■ **What to work on**: When you reach the line with "Q: How many?" in the data below, begin printing lines exactly, and stop once the line with "A: Sequence-level." has been printed.

■ **Saved data entries**:
************

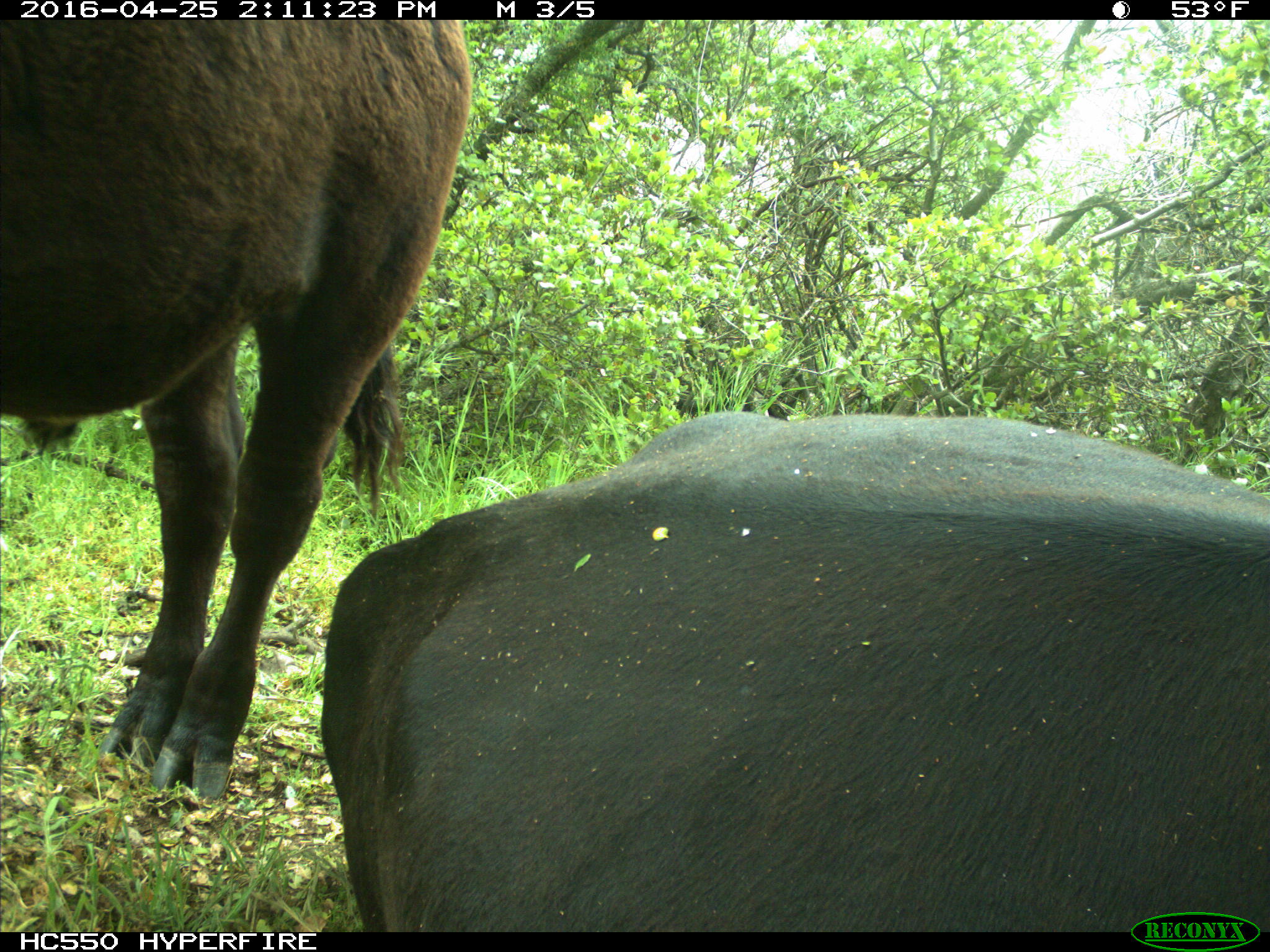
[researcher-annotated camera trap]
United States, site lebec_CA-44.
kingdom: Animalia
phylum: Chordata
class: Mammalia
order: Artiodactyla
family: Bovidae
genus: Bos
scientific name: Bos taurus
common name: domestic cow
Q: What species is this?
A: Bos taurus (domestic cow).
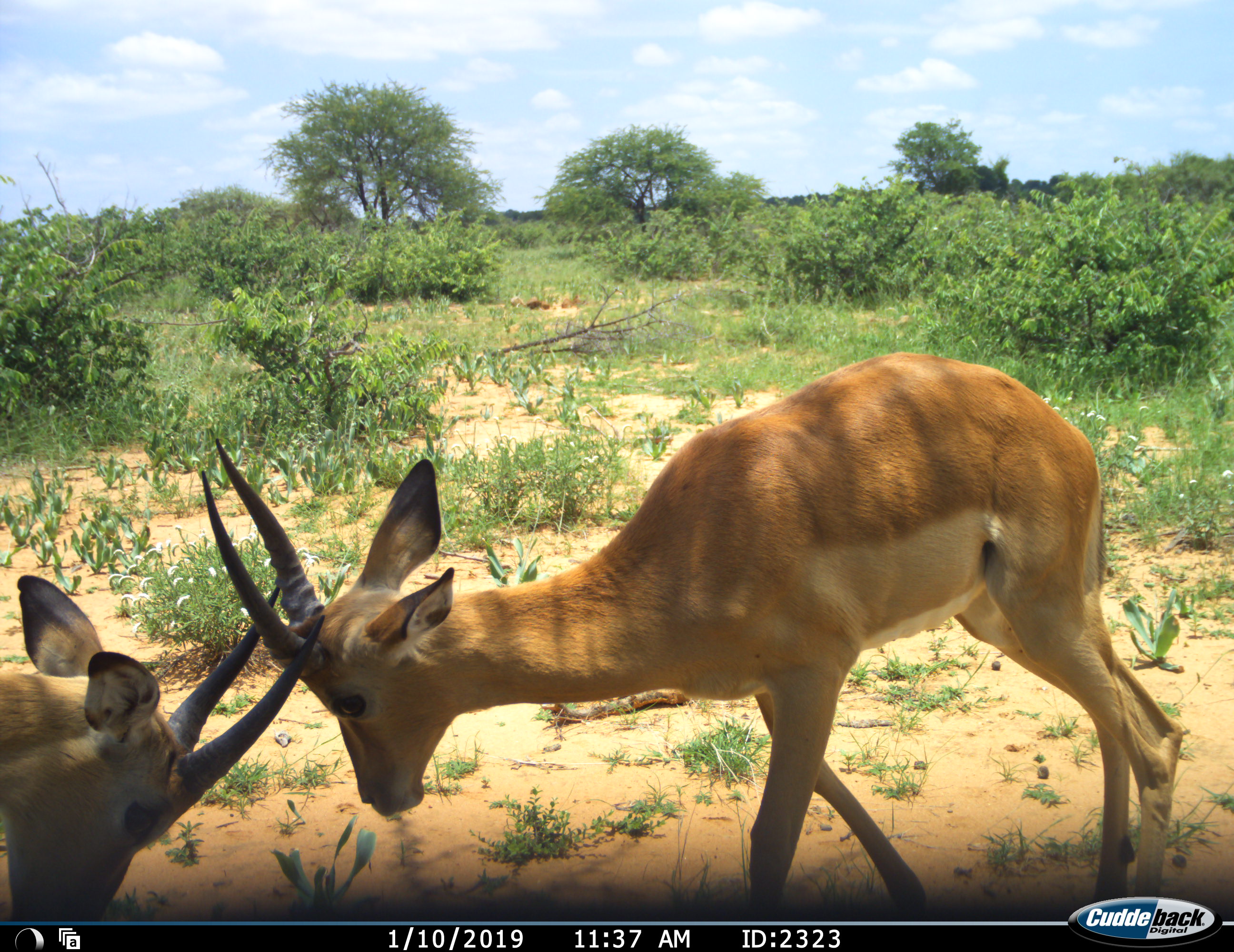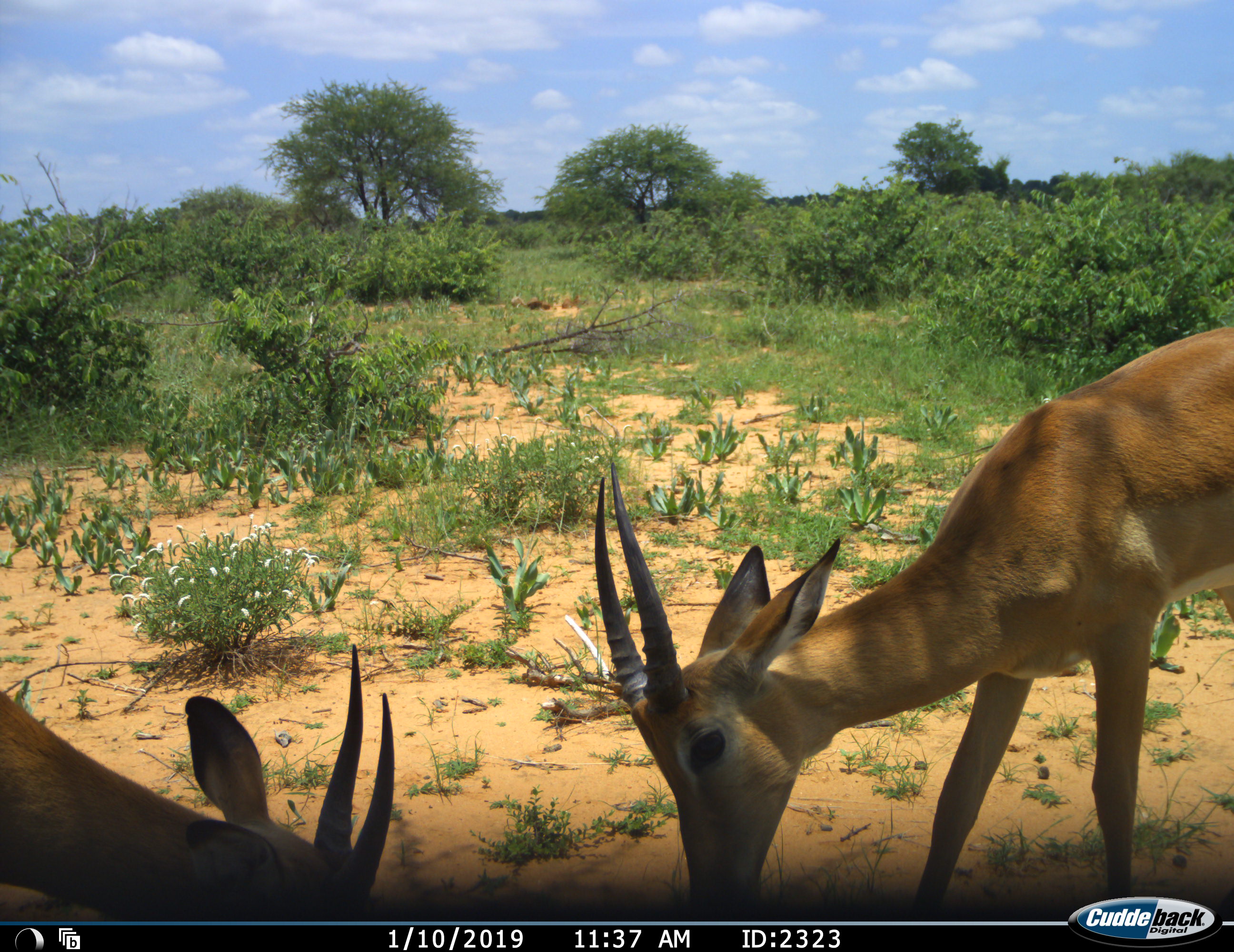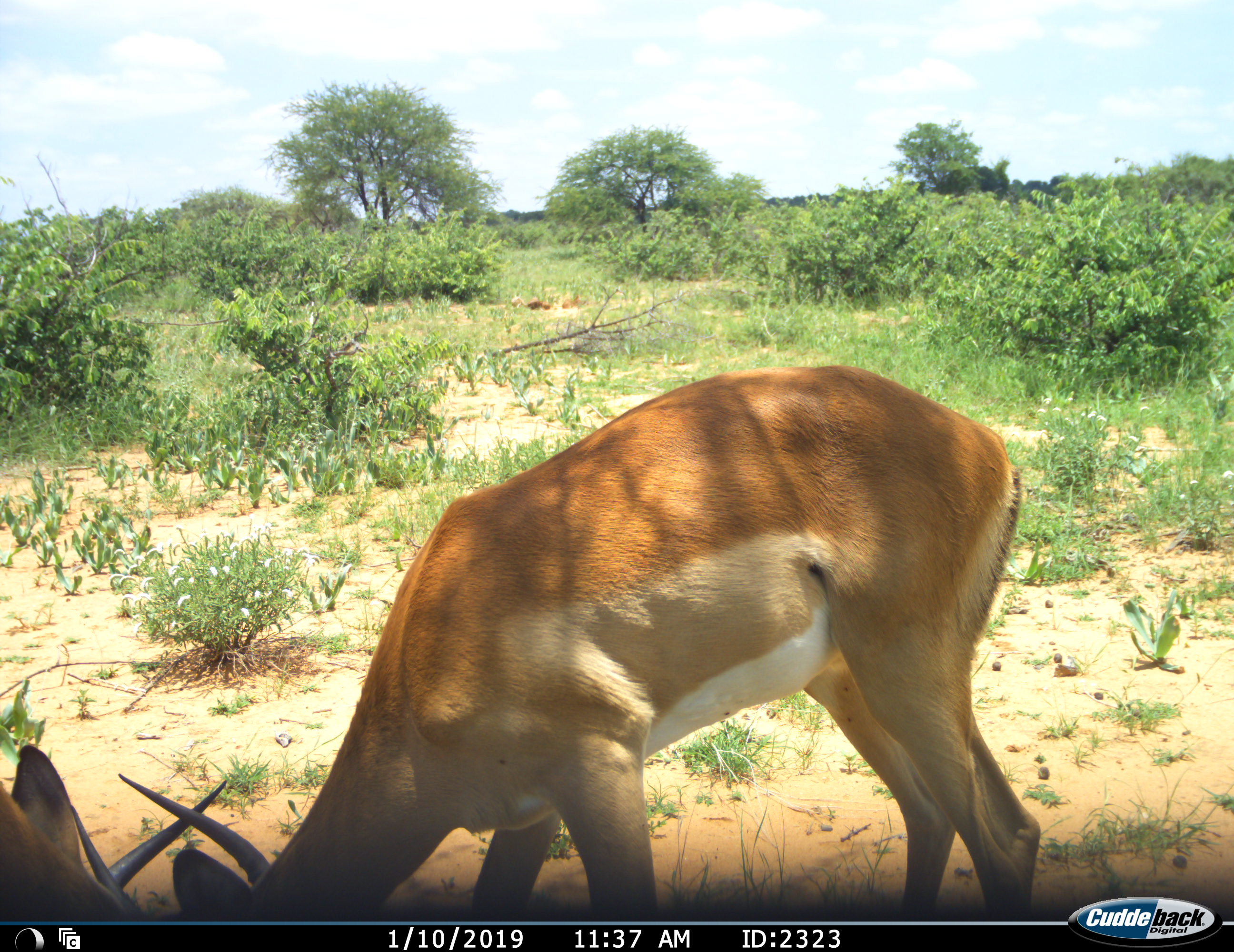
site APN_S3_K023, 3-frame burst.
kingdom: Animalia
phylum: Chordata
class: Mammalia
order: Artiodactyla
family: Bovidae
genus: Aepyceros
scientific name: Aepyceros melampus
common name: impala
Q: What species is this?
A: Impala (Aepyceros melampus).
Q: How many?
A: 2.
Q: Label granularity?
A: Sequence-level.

************

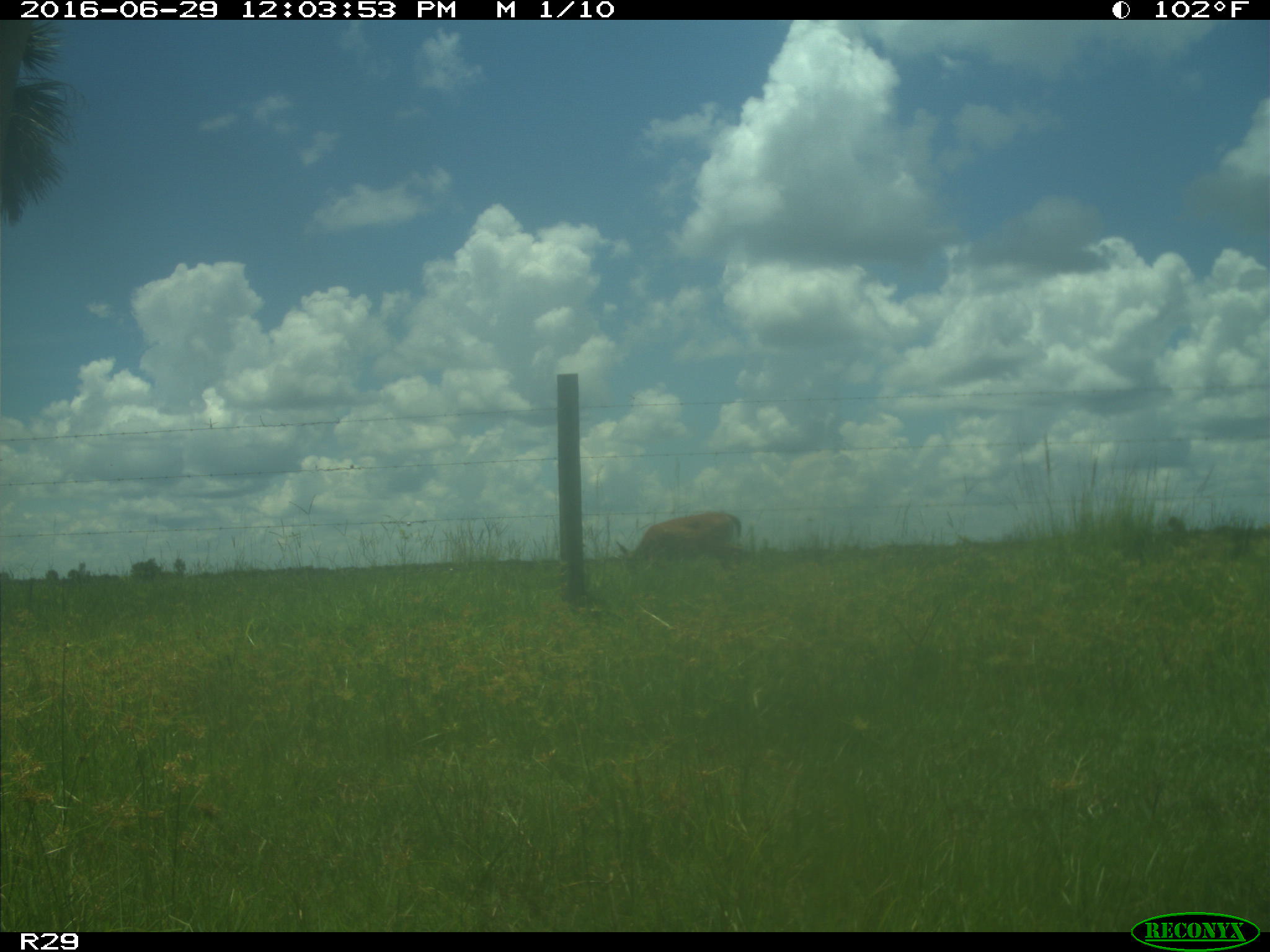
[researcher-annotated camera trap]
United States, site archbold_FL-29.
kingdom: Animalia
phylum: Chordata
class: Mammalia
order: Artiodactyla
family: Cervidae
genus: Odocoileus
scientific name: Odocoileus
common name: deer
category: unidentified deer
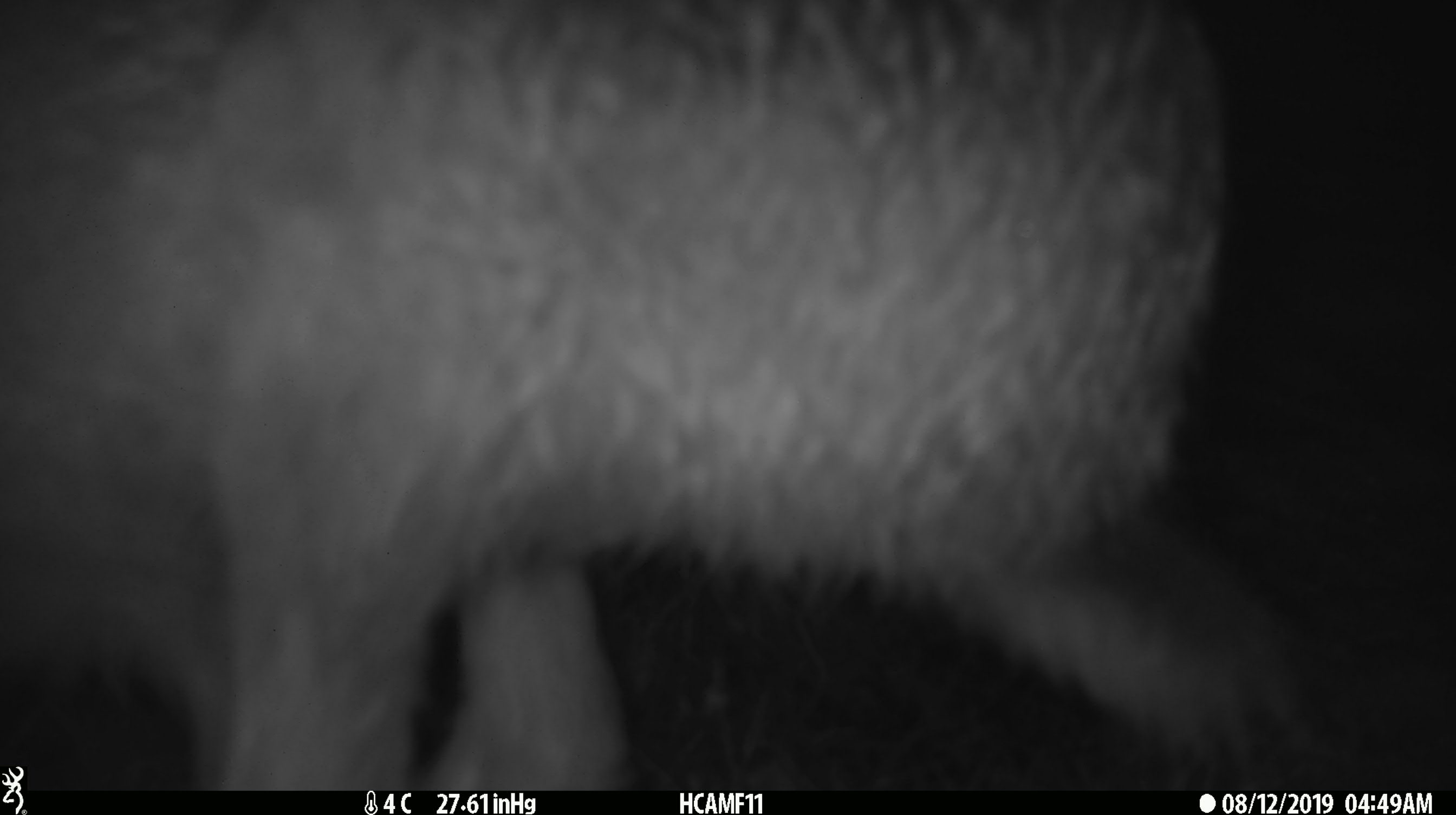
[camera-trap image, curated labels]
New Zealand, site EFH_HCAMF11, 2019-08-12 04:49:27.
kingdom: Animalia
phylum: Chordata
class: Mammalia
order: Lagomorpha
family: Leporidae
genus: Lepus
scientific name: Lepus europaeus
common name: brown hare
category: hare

************

■ **Task output**:
Q: How many?
A: 2.
Q: Label granularity?
A: Sequence-level.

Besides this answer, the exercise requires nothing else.